The diagram above represents traditional digital scrapbooking. But what if we turned everything upside down? What if we reversed the arrows? What would the product look like? Perhaps something like the image below:
In this view, social media sites are our input, rather than our output. In other words, we collect all a user’s data spread out among all their social networks and aggregate it in one place. The user may be able to manipulate their photos in some creative way, as before, and be able to send them out to hard copy, but the starting material would be the record of their lives through social media.
This would be a different type of scrapbook. Less a decorated and annotated page, it would be more like a diary of all the little events that make up your life, your tweets and Facebook posts, your Instagram photos and your Pinterest pins. It would represent the summation of all your social media posts. Many people have images and text spread across many different media, but there is no way to currently combine them into a single personal narrative for preserving in the future. Social media posts are often ephemeral, but this would save them and make them permanent memories. It would be scrapbooking, but of a very much more modern and forward-looking kind, a real scrapbook of your life, in digital form, created with little or no effort beyond social media updates.
What are the advantages of this to Limulus Systems? First, the market is potentially much larger, comprising anybody who uses social media, rather than the narrower group of digital scrapbookers. Second, the software would be simpler, thus less expensive to develop and test. A traditional scrapbooking Limulus Systems project, competing against established and full-featured applications, would itself require a full complement of features, making it complicated and expensive to develop. However, a scrapbook as envisioned here would be less complex to initially develop (think Minimum Viable Product) and would probably never become as complicated as existing traditional scrapbooking applications. Finally, this scheme eliminates the cost of scrapbook kits. Remember, the original plan was to charge users by subscription rather than kits used or bought. Exactly how much money we would need to raise for kits would depend on how many we licensed in, but I was anticipating a substantial investment in kits. How many kits would we need for a Minimum Viable Product? I don’t know, but I estimated that one competitor, Heritage Makers, had approximately 1,000 different kits to choose from. That represents an investment of approximately $400,000 in kits, given an average price of $400 per non-exclusive license (exclusive licenses would be approximately double that value). And the biggest complaint I heard about Heritage Makers is that it’s too limiting because it doesn’t have enough kits!
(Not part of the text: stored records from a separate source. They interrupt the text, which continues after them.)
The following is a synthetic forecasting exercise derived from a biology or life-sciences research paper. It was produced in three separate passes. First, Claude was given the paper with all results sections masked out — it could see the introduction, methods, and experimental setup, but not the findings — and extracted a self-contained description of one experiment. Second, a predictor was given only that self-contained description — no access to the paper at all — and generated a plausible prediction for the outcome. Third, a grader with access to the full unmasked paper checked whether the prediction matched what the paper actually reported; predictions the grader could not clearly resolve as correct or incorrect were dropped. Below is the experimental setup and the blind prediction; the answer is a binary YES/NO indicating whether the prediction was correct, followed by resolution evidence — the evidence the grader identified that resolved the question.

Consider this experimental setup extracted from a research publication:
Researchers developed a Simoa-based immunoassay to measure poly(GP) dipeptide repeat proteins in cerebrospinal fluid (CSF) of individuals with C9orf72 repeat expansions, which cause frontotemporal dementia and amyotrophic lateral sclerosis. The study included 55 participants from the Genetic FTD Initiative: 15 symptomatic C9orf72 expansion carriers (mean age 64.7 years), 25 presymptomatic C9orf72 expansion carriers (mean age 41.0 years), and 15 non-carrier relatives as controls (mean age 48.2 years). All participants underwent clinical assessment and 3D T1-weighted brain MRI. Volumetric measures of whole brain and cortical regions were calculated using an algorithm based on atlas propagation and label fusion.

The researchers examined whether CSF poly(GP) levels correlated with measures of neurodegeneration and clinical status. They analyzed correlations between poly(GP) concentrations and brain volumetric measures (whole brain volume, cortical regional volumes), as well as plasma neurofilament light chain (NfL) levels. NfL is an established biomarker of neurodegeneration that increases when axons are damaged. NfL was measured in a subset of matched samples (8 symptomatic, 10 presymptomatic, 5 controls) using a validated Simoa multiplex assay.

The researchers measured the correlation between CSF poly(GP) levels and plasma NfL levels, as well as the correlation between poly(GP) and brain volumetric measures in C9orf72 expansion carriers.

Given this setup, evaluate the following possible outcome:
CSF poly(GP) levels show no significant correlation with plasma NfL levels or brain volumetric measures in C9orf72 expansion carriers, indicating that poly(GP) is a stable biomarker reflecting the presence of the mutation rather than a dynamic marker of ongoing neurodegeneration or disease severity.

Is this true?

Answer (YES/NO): YES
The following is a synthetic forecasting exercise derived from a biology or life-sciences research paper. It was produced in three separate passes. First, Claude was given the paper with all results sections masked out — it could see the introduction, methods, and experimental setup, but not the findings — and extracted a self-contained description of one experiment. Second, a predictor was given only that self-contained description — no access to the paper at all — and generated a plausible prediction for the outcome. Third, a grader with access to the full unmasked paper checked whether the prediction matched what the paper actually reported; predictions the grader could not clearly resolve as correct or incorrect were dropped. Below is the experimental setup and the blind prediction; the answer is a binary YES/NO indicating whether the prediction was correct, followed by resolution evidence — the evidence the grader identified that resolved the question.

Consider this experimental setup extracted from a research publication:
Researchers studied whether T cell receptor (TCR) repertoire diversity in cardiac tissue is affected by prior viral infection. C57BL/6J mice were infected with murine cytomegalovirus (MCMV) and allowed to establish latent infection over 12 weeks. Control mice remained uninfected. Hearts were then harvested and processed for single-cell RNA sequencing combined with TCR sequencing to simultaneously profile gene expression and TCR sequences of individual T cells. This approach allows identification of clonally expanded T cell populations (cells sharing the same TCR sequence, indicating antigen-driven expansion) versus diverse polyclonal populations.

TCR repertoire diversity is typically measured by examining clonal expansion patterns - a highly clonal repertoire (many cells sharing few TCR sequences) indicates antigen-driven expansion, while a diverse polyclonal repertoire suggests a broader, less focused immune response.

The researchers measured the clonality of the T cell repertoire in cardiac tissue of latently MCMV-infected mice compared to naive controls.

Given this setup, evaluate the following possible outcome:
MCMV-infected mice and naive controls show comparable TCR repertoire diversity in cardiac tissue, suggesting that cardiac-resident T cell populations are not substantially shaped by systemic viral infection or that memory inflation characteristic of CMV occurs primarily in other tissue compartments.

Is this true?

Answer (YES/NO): NO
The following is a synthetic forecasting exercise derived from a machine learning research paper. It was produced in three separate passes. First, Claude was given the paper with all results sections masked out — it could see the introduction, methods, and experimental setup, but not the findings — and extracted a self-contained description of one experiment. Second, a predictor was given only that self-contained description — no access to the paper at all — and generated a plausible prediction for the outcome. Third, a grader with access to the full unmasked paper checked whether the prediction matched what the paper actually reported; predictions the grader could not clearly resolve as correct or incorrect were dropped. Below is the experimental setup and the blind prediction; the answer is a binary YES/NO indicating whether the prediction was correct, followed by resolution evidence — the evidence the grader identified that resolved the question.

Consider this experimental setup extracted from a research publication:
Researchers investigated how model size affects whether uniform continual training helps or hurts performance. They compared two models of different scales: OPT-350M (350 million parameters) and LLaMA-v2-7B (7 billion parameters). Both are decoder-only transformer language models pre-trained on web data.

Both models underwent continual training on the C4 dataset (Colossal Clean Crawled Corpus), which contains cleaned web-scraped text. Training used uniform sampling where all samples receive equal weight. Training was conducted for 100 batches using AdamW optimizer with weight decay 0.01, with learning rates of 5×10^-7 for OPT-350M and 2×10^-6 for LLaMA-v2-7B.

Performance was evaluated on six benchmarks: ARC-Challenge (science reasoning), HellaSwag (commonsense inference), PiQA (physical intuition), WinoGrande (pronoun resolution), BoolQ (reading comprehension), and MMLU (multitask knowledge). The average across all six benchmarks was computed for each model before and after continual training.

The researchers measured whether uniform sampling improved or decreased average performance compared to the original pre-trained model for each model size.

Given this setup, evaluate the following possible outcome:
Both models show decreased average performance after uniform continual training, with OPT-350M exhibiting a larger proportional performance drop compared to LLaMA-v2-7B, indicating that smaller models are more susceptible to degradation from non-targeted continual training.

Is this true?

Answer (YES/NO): NO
So that’s where we are in our thinking, for the moment. It’s still a work in process, but it has potential, I think. One good aspect of this is that it would be fairly easy to test the idea and see if there’s any interest out there. That’s the next step.
P.S. – note the name “Magpie” in the second figure – that’s our working name for the application at this point. We thought of it because magpies like collecting little shiny things, sorta like we’re doing with our app. Like the name? Let me know!